When I write book reviews, I usually save my recommendation of the book until the end. But Blackout, and the Newsflesh trilogy itself, should not be put off until the end. Feed, the first book in the series, is a novel that I would recommend to almost anybody – the book and the entire series encompasses zombies, blogging, politics, and a gamut of themes and morals. It’s absolutely amazing. So, before I get into Blackout, I highly recommend that you check out Feed, if you haven’t already. It will blow your mind.
Mira Grant does not lose any steam in this final installment of the Newsflesh trilogy. She continues the story seamlessly from the chilling ending of Deadline, and grabs readers all the way to the gripping finale. Her thickening of the plot and her masterful use of foreshadowing via cleverly-dropped hints does not disappoint, and made it difficult for me to resist picking up the book even when I had work to do.
Her characters were wonderful, as always. The reemergence of Georgia’s cool and collected voice and the continuation of Shaun’s somewhat crazy narration provided for an interesting mix, and the side characters were fleshed out to the point that I hesitate to even call them side characters. In most books there are certain characters who fade into tasteless black, but each of Grant’s gave the story more spice and color.
Like Georgia, Grant’s attention to detail amazed me. All of the minute intricacies and convoluted plot complications were handled and resolved deftly. The chilling cloning procedures and revolutionary scientific aspects of the story were rendered plausible, which, while scary, made the book even more believable.

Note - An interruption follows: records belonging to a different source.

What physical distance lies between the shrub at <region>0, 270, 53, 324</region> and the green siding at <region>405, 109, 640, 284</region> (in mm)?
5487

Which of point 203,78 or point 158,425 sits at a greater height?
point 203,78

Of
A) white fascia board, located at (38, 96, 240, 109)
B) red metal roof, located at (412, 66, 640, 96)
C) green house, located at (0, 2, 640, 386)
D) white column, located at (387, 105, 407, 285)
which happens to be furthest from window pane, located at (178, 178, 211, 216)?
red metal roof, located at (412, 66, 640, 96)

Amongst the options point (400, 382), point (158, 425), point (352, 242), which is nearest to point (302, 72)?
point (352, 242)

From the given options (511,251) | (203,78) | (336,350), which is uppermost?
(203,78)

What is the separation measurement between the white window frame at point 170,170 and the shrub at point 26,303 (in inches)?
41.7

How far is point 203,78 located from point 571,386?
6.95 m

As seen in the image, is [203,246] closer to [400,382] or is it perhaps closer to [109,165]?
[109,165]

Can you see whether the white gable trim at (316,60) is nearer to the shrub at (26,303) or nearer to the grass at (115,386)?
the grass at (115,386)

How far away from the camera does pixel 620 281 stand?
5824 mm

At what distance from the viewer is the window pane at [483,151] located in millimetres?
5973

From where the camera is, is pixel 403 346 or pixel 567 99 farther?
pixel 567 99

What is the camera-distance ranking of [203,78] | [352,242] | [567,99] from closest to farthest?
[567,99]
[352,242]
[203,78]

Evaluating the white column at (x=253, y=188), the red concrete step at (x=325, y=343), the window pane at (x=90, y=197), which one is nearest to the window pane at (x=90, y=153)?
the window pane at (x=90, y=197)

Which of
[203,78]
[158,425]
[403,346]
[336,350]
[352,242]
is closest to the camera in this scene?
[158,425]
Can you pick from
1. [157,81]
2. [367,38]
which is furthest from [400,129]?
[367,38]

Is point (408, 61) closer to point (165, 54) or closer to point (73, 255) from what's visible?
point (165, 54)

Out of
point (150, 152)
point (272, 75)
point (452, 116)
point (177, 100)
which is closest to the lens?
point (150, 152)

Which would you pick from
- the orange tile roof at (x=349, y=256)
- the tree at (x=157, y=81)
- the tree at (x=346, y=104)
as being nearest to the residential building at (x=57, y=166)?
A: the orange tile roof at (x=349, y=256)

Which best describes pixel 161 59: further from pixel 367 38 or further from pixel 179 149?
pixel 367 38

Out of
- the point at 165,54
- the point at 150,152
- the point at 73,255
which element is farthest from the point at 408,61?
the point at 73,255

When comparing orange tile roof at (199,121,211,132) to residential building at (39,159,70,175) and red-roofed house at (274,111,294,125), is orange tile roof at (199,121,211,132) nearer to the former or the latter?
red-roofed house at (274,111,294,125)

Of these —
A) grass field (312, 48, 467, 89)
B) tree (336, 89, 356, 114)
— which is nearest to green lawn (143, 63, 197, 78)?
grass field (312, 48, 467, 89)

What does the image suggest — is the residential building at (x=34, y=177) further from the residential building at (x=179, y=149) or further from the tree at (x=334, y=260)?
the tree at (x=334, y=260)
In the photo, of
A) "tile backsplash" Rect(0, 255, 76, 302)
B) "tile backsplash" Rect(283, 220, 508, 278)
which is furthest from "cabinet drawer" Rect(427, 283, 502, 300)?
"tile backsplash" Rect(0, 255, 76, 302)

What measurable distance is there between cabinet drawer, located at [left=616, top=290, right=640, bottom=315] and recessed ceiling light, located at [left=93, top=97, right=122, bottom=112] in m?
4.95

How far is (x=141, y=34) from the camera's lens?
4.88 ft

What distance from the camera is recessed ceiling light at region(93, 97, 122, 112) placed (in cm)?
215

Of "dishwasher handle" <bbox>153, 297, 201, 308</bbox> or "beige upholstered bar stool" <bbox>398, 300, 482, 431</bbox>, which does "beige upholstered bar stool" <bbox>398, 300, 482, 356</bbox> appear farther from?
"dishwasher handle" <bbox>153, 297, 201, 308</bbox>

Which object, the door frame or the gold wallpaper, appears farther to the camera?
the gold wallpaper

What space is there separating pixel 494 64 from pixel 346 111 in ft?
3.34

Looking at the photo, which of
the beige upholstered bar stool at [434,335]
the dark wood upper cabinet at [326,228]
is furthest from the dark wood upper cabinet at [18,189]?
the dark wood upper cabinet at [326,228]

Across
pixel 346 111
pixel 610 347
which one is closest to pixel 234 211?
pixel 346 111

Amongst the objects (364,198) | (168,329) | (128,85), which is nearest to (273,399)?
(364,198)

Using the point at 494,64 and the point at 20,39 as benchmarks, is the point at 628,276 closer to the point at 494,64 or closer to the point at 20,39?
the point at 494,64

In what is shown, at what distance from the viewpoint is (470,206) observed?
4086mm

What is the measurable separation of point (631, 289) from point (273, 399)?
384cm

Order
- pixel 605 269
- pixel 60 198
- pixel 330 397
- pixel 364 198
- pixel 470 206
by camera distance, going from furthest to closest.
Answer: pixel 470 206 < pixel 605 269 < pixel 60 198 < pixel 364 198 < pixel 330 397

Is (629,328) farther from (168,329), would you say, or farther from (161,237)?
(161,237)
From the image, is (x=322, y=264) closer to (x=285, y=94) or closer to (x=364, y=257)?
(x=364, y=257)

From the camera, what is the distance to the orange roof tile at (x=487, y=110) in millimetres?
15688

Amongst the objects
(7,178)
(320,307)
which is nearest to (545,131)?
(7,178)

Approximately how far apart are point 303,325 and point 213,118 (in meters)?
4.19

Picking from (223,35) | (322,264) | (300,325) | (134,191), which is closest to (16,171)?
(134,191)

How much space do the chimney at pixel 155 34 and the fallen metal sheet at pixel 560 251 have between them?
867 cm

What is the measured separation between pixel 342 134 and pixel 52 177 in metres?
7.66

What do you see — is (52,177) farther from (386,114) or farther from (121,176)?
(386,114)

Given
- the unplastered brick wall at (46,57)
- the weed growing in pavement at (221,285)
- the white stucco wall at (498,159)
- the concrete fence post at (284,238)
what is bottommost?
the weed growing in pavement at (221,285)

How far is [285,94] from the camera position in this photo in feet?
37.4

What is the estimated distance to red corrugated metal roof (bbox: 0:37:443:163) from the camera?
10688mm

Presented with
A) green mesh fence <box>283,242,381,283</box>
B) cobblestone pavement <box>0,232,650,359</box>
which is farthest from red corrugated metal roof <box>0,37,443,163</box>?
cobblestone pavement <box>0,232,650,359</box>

The only reason I don’t give Blackout a full five stars is because it did not entrench me as emotionally as I would have liked it to. I felt the tears approach once, but they did not actually arrive like they did when I read Feed. I did feel more of a connection than I did in Deadline, though, so it was a step-up from the second book in the series.
Once again, if the plot summary of the first book sounds even barely intriguing to you, I highly recommend you pick it up. This series is different than anything I’ve read before. And, like the Masons did, I’m only telling you the truth.